#### [TASK TO CARRY OUT]
Begin at the line that contains "In the snapshot" and repeat every line from there to the end of the records below, inclusive, without adding any other line.

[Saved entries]
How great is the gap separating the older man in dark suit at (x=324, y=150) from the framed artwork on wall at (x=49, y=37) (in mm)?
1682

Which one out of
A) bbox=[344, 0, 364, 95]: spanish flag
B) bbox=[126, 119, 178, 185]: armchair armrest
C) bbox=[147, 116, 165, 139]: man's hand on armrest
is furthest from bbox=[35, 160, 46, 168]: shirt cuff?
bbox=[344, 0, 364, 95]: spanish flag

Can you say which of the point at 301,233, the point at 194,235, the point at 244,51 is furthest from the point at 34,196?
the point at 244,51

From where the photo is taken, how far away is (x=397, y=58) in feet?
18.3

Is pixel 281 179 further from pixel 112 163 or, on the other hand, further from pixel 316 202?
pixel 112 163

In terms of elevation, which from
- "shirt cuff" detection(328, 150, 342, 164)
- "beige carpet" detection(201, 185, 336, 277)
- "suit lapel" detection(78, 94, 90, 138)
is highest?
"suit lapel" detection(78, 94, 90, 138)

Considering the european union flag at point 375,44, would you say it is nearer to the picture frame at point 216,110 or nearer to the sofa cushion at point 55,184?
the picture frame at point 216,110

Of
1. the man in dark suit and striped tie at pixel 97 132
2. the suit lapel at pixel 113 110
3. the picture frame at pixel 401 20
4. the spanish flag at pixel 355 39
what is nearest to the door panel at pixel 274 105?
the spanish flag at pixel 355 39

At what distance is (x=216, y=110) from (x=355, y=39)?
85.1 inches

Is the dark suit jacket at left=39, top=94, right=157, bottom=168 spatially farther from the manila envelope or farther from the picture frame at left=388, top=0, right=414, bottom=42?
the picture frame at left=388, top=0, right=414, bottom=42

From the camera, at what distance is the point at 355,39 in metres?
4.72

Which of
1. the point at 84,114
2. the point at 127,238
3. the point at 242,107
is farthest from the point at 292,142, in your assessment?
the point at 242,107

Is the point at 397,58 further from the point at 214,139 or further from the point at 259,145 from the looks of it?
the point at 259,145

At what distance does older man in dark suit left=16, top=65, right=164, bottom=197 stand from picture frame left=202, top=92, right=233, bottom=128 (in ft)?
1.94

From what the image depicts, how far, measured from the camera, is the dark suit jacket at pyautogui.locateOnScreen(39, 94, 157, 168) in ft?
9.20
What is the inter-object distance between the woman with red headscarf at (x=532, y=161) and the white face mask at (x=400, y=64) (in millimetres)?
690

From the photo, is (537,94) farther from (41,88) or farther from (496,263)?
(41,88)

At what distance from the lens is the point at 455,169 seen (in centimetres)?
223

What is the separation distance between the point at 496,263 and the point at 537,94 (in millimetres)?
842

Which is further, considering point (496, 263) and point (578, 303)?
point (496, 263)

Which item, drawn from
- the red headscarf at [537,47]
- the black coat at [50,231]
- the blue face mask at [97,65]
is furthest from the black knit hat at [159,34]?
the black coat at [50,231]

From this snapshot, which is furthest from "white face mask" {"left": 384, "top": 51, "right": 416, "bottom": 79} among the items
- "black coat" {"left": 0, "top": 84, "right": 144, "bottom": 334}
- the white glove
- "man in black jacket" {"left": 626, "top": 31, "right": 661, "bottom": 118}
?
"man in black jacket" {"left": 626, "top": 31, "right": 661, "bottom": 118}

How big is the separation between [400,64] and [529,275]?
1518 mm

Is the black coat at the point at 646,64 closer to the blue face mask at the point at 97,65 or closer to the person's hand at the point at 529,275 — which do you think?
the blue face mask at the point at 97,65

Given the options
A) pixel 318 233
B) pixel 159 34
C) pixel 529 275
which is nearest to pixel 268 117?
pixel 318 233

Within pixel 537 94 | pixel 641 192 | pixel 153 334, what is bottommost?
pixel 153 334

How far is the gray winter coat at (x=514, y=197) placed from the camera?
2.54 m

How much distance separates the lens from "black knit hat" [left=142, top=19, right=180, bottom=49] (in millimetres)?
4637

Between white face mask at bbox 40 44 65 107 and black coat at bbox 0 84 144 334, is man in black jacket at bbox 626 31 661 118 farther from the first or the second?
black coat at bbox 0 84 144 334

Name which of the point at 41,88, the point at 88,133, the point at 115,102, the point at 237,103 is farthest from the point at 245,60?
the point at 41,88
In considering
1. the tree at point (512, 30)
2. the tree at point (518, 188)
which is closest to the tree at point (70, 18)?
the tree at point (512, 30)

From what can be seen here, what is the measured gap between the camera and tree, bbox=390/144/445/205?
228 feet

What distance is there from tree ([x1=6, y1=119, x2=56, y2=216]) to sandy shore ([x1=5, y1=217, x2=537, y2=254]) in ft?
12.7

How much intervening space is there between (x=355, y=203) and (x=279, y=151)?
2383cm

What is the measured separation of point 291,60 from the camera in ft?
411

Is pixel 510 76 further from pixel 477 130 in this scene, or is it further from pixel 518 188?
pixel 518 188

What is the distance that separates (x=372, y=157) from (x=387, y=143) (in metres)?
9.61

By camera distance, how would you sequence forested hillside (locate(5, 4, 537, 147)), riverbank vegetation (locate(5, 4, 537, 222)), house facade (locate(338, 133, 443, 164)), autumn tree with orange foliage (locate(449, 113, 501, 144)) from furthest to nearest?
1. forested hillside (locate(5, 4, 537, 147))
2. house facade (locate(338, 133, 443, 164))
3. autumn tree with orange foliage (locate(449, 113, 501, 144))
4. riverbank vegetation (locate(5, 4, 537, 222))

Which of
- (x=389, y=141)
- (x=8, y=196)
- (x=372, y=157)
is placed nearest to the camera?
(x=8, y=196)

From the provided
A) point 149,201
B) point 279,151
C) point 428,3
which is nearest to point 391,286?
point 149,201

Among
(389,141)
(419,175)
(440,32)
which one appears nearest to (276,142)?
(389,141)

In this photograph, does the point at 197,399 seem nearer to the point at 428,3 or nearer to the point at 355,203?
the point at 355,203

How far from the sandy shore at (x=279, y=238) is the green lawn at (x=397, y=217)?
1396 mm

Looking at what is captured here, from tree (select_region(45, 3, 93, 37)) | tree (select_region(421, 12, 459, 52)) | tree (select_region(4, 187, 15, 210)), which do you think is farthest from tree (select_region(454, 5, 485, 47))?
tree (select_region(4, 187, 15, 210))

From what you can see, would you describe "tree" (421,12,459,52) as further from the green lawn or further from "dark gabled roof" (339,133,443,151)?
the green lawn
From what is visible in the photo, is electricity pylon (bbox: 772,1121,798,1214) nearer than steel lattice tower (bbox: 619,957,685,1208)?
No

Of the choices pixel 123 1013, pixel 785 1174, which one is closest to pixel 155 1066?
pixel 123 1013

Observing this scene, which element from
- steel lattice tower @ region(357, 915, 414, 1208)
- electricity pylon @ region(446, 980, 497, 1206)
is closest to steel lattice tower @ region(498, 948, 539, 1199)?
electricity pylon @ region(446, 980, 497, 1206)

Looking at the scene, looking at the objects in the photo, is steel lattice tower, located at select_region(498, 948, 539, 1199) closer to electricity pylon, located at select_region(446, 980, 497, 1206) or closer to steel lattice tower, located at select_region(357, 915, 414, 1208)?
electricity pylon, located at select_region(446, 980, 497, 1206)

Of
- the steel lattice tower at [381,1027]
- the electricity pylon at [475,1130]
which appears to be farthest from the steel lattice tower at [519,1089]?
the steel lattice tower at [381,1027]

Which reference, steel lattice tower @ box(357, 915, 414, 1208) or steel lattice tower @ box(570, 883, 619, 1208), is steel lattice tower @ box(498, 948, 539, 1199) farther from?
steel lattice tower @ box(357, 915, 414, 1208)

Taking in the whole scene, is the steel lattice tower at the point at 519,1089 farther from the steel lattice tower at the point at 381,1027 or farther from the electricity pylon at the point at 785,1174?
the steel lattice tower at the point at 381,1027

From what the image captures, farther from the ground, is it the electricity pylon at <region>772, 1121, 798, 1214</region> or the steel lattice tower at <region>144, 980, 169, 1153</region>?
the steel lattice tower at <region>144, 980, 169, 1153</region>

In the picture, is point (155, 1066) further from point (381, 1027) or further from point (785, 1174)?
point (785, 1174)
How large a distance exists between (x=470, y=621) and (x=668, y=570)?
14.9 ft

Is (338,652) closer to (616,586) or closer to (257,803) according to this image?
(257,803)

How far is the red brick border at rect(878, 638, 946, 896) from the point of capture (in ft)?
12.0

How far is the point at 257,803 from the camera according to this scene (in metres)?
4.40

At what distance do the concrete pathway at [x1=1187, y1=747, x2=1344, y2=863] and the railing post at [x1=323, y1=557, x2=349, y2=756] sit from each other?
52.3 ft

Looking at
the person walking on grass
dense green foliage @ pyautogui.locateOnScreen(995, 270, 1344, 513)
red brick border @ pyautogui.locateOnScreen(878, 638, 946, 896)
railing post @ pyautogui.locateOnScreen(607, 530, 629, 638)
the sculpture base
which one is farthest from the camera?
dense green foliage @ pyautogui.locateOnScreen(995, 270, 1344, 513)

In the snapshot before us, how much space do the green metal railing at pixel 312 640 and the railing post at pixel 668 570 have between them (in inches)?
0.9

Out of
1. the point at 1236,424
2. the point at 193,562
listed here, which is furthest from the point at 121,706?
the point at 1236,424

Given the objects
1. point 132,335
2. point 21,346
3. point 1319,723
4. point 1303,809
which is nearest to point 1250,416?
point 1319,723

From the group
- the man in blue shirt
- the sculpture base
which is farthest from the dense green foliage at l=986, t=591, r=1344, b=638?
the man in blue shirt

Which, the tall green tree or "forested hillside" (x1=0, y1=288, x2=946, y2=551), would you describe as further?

#### [ANSWER TO THIS PROBLEM]
In the snapshot before us, how much space do the green metal railing at pixel 312 640 and the railing post at pixel 668 570 have between them (in inches)?
0.9

Out of
1. the point at 1236,424
2. the point at 193,562
listed here, which is furthest from the point at 121,706?
the point at 1236,424

Given the objects
1. point 132,335
2. point 21,346
3. point 1319,723
4. point 1303,809
which is nearest to point 1250,416?
point 1319,723

From the group
- the man in blue shirt
- the sculpture base
which is farthest from the dense green foliage at l=986, t=591, r=1344, b=638?
the man in blue shirt

Which, the tall green tree or "forested hillside" (x1=0, y1=288, x2=946, y2=551), would you describe as further?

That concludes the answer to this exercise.